# New Pet and getting along with Budgie



## CashewTheBudgie (Jul 6, 2016)

I've owned my bird for around 3 years now but am on the fence of getting a new pet to add to my little family:albino pf:. It's not a set decision but one option im considering is a cat, I would obviously try to adopt a cat that is known to do well with other animals but I was wondering if there is another topic on this forum to inform me on getting a cat used to a parakeets presence, basically how to make them get along so an accident doesn't happen. Any suggestions/help on taming or training of both pets is appreciated! I will also consult cat forums but wanted input of the parakeet community:001_tongue:


----------



## Cody (Sep 5, 2013)

Cats are predators and no matter how docile and tame the cat is there is always the possibility for disaster. Imagine how you would feel if the cat decided the bird was a toy and had the opportunity to grab the bird and accidently kill the bird, not good. Just the site of the cat roaming around can be very disturbing to a bird and that is not fair to the bird. If you want another pet, don't pick a predator animal, choose another budgie, rabbit, guinea pig etc. somethig that will not be a treat to your bird.


----------



## FaeryBee (May 9, 2011)

*I would never recommend getting a cat when you have birds!
Your budgie is adorable and I'm sure you want to ensure his health and safety first and foremost.

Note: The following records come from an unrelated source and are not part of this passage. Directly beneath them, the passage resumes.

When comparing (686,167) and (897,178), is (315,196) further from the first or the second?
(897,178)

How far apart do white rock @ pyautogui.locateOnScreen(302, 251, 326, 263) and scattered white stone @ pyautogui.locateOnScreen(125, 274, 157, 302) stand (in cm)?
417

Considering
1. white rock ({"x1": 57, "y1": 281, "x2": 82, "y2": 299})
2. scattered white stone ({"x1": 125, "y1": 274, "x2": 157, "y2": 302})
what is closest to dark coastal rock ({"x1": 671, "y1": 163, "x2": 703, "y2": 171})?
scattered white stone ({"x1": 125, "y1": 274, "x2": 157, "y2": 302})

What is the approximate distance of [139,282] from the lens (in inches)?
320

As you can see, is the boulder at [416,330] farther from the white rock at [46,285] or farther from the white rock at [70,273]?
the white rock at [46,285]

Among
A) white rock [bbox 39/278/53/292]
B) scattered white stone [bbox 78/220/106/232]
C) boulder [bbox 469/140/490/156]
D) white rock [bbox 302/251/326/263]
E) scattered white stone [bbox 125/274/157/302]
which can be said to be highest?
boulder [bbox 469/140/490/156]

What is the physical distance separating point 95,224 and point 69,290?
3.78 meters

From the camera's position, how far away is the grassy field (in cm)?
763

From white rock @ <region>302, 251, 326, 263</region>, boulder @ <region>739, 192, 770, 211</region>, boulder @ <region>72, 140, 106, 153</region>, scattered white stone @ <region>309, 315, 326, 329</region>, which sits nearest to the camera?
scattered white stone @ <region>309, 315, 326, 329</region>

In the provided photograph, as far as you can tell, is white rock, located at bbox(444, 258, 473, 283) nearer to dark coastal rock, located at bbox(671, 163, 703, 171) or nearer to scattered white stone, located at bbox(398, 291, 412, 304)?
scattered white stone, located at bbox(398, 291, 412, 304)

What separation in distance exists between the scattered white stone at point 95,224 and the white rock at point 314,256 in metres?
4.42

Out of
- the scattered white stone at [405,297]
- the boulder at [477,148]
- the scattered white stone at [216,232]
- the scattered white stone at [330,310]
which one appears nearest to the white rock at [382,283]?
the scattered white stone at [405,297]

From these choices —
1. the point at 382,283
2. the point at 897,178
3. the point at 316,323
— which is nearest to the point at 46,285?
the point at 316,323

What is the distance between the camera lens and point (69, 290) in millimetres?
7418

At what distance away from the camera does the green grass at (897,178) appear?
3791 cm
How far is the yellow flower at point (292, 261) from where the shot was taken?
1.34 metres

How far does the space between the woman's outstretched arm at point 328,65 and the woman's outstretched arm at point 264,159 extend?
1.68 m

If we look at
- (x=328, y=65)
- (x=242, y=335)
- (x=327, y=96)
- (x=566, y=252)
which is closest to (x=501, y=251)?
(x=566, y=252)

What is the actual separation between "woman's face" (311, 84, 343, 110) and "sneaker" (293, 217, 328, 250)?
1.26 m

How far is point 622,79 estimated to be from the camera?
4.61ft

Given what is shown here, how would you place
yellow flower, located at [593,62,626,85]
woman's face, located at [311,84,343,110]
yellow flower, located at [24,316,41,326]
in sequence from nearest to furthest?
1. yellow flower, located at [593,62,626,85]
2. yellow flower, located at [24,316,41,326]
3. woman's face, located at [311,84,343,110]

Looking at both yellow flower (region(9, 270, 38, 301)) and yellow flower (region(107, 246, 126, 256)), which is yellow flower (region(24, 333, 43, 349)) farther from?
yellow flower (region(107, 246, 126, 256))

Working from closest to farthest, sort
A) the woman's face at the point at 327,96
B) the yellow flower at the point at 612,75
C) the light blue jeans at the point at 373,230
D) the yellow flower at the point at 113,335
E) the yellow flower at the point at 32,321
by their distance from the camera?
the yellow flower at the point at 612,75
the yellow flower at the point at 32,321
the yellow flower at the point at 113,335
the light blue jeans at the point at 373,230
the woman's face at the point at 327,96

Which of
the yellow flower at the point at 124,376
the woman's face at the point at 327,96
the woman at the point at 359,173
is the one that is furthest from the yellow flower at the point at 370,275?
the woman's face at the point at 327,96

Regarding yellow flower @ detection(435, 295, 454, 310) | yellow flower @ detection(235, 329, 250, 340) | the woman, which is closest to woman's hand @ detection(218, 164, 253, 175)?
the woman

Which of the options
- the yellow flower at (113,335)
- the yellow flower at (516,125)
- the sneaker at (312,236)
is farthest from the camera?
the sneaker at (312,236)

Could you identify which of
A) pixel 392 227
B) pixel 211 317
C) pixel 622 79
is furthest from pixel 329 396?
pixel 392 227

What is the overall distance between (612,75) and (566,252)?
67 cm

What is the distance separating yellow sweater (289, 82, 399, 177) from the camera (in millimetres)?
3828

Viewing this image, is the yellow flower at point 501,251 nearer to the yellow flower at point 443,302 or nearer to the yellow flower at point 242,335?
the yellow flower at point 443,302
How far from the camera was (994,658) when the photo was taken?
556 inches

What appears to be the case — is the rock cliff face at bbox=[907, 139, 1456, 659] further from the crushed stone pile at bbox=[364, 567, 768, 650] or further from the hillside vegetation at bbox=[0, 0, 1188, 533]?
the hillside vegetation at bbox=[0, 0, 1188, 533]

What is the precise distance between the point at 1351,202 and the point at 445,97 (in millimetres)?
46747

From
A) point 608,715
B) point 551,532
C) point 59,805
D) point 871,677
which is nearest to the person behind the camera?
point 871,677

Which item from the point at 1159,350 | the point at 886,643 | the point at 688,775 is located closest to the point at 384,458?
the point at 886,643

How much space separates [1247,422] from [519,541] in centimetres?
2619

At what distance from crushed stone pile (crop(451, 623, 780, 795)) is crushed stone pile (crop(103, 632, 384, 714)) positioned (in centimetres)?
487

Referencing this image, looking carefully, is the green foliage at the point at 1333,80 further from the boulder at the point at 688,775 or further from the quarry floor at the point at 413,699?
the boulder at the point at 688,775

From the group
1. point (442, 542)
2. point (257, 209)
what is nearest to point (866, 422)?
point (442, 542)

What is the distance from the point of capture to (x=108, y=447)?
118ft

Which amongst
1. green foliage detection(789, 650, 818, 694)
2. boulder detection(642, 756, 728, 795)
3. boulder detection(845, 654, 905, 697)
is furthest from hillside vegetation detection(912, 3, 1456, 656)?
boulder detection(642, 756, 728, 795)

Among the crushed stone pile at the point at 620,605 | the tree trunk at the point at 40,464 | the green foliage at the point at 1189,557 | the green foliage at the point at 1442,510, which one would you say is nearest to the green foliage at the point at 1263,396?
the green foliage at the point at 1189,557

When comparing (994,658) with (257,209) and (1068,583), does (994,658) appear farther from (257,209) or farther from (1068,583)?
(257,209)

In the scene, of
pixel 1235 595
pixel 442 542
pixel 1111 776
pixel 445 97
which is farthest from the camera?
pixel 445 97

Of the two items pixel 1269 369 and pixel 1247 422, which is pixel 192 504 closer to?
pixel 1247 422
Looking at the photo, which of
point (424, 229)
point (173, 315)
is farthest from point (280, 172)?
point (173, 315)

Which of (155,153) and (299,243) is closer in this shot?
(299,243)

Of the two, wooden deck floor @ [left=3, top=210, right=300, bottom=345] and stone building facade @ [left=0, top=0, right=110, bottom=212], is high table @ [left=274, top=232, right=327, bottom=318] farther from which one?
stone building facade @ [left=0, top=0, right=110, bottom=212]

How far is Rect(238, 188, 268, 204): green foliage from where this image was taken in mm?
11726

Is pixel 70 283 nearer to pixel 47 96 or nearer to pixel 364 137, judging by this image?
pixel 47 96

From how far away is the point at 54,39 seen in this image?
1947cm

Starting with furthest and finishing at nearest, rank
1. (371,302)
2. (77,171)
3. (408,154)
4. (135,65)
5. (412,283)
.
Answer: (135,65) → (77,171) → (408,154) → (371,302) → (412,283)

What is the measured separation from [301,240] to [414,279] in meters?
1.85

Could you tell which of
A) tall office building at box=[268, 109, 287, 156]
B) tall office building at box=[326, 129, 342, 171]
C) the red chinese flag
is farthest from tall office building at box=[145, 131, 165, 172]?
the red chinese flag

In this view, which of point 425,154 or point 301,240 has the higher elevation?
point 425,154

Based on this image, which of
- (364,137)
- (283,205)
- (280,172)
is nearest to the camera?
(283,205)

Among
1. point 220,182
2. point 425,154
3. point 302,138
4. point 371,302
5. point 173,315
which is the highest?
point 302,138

Please read the information in the following link:

Cats (and dogs) are Predators -- Birds are Prey!

*


----------



## philw (Aug 22, 2014)

Cats are great pets but with birds, especially small birds, it's too dangerous. Even in its cage, a bird can be seriously hurt or killed. I don't know anyway you could really test a cat for having no interest in birds. Just the scratch from a cat can cause the death of the bird.


----------